• [WHAT YOU SHOULD DO]:
Please filter the listing below and copy out every line that contains the string "arched". Case counts when matching.

Records drawn from a data source:
▶
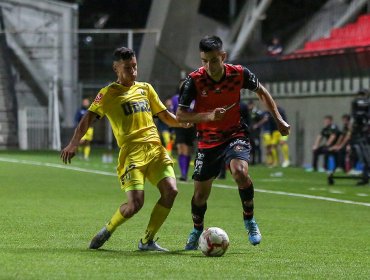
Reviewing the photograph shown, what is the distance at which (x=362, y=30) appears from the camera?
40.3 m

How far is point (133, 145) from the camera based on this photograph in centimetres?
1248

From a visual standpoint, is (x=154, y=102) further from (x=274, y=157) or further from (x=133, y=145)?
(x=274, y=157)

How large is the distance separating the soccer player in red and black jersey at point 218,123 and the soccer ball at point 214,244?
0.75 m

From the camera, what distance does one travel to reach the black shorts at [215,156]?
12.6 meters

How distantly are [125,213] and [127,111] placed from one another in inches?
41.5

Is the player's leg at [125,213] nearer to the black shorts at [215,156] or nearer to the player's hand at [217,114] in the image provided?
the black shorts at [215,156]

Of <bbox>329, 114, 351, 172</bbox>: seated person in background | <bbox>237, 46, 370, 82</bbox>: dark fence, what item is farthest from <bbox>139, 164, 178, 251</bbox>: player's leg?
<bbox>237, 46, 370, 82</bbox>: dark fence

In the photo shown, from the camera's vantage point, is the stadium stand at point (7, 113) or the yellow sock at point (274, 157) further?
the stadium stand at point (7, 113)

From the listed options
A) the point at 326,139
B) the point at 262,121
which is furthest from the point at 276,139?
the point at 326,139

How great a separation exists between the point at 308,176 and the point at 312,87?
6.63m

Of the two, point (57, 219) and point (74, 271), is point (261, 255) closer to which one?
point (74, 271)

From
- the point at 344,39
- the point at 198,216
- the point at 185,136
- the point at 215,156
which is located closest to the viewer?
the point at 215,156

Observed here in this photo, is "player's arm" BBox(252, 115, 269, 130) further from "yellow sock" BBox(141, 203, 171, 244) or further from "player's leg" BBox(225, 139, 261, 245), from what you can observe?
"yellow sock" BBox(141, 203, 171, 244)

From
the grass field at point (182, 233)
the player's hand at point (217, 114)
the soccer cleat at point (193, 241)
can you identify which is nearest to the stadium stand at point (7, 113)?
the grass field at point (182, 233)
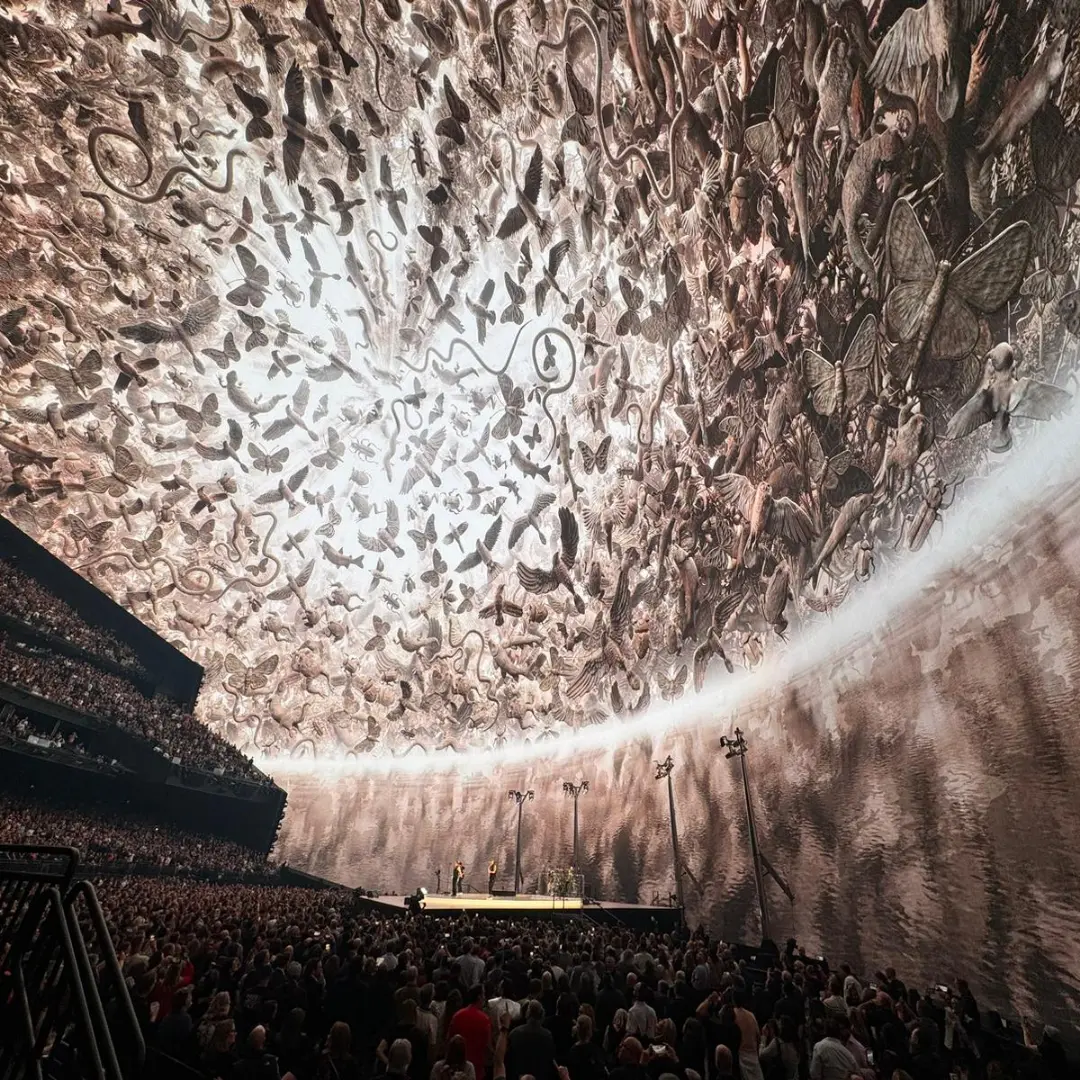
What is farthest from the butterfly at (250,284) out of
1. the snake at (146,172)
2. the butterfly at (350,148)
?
◀
▶
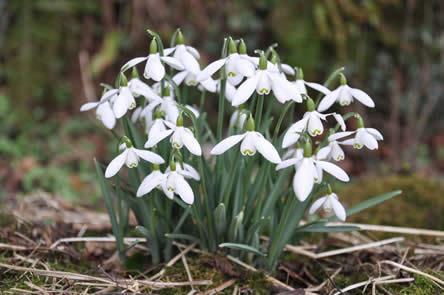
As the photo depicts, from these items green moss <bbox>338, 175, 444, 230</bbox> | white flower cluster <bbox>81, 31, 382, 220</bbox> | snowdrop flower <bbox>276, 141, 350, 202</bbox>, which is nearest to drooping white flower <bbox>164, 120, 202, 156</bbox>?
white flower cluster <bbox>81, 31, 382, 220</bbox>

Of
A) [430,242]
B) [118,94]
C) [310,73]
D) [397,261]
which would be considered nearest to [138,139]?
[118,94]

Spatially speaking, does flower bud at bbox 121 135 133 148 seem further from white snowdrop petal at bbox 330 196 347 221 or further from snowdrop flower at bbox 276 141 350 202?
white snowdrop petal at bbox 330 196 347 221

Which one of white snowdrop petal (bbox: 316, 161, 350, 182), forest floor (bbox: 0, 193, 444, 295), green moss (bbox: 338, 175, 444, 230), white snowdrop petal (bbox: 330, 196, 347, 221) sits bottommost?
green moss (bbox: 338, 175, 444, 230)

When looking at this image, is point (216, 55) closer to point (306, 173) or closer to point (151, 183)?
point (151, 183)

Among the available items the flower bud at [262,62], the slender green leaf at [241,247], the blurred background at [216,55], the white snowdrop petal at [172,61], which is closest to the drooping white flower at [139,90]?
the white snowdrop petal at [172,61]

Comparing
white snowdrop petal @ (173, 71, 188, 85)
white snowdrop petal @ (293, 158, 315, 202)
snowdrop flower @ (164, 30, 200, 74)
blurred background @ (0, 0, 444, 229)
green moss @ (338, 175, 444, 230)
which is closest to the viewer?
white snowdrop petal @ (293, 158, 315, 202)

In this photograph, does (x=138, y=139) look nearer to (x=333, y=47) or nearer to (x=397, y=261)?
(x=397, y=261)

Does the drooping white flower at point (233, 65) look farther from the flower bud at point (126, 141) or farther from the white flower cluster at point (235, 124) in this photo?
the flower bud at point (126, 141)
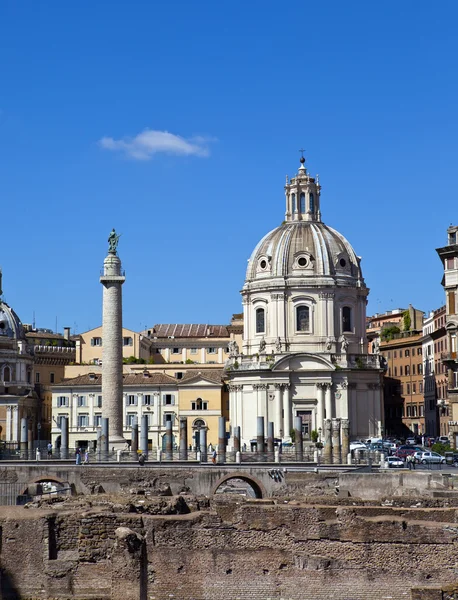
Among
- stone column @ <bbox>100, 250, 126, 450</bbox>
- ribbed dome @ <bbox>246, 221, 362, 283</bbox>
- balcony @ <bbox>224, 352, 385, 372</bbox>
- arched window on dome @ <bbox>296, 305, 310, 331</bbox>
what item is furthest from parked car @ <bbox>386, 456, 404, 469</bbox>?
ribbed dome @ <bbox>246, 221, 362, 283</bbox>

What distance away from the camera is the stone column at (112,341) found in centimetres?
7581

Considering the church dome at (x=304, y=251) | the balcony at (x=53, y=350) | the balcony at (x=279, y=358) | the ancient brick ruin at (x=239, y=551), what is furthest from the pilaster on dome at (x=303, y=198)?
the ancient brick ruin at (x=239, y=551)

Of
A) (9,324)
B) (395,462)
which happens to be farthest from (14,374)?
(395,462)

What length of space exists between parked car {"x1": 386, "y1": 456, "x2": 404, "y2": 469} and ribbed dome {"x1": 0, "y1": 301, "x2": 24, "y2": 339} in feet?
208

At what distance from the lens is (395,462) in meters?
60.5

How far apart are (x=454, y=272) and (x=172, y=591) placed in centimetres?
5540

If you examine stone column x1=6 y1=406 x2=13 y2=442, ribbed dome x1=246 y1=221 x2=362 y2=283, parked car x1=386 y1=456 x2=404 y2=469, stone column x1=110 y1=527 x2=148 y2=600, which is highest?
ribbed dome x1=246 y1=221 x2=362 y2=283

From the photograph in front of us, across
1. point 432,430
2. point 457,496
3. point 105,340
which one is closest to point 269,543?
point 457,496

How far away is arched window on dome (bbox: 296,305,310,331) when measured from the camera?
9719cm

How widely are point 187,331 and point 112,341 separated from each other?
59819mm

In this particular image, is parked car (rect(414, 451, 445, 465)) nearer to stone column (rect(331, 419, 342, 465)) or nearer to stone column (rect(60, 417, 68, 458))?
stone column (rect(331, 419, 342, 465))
◀
• [EXPECTED ANSWER]:
- arched window on dome @ <bbox>296, 305, 310, 331</bbox>
How far away is arched window on dome (bbox: 296,305,310,331) when measured from the camera?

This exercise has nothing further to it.